─── Dataset entries ───

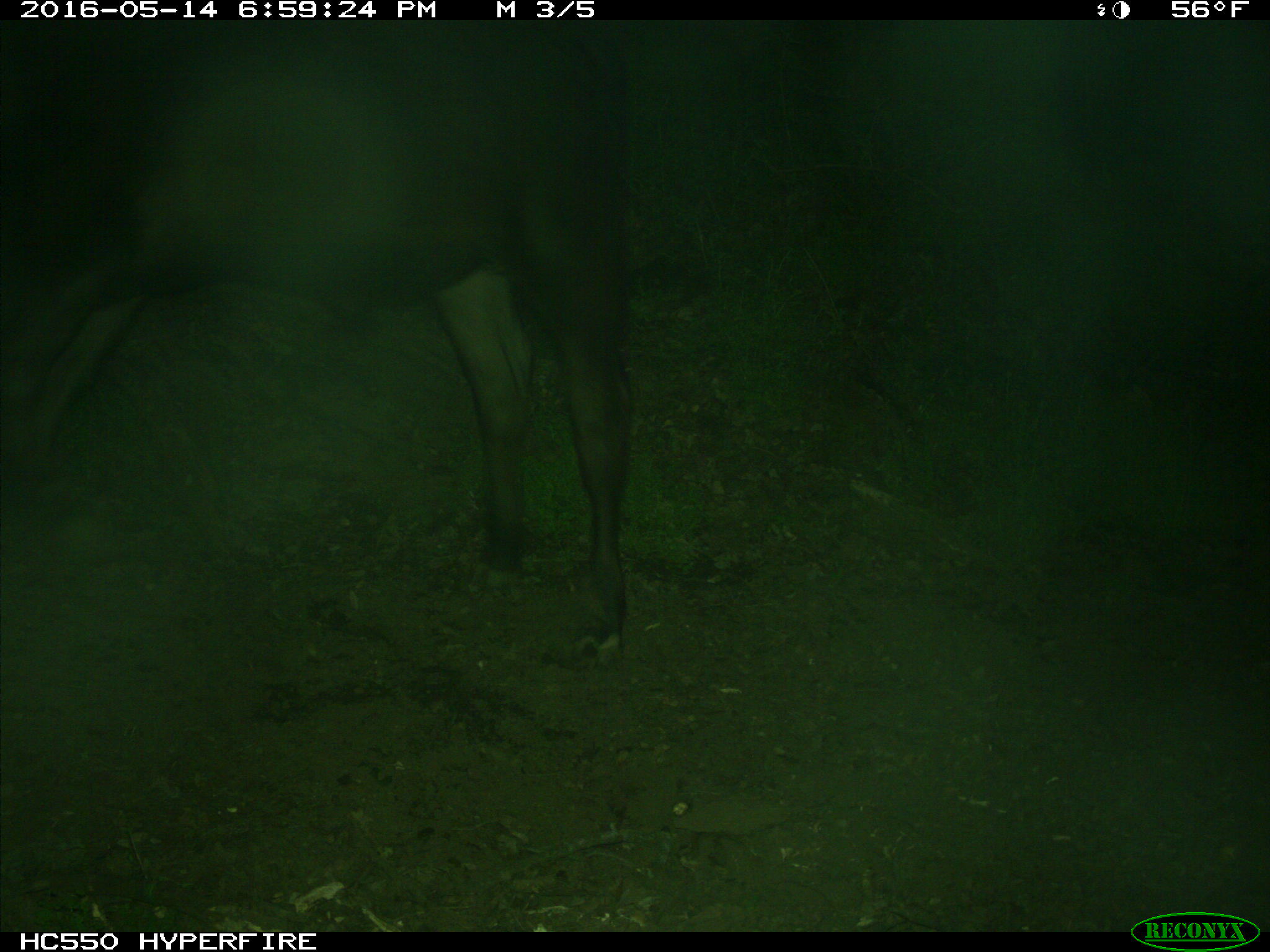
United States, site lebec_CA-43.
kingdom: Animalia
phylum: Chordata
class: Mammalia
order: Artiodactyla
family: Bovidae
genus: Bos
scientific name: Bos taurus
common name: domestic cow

───
─── Dataset entries ───

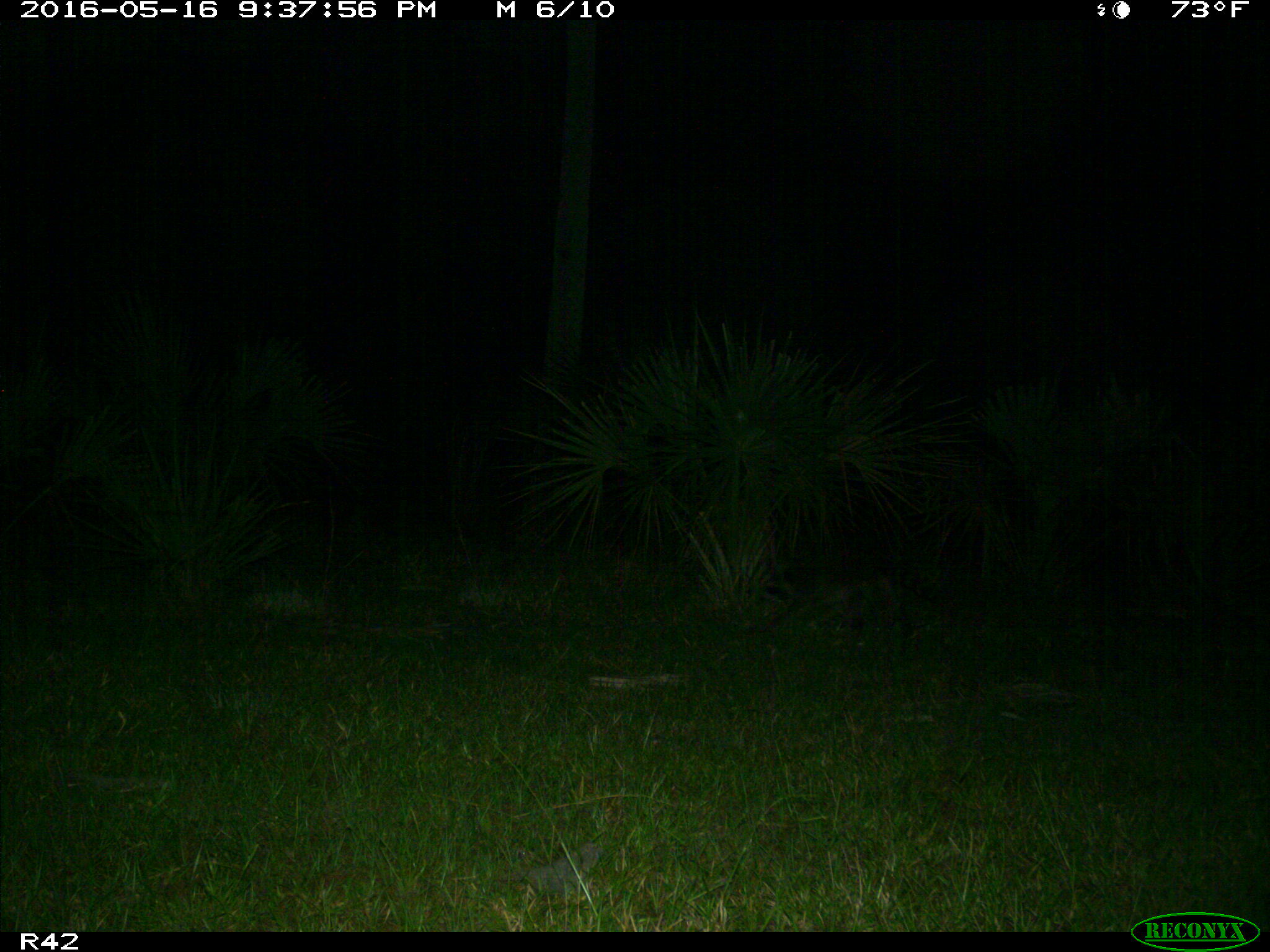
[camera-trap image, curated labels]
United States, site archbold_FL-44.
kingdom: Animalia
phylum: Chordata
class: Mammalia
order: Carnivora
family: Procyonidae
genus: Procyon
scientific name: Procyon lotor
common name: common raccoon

───
─── Dataset entries ───

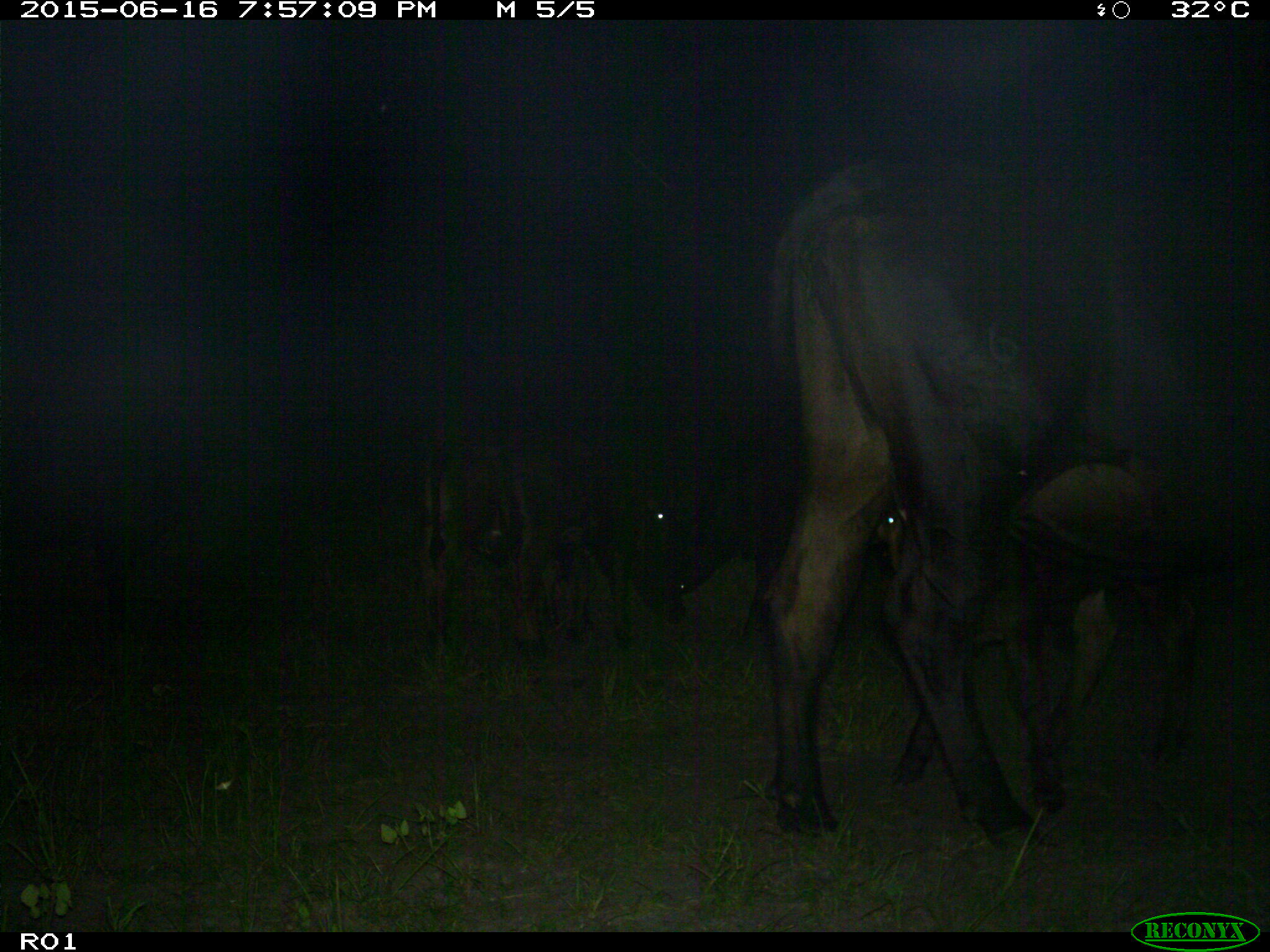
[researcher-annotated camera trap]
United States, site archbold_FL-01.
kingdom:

───

● **What you will do**: Out of the listing above, reproduce exactly the lines from the one with "United States, site lebec_CA-43." up to and including the one with "common name: domestic cow".

● **Response to this task**:
United States, site lebec_CA-43.
kingdom: Animalia
phylum: Chordata
class: Mammalia
order: Artiodactyla
family: Bovidae
genus: Bos
scientific name: Bos taurus
common name: domestic cow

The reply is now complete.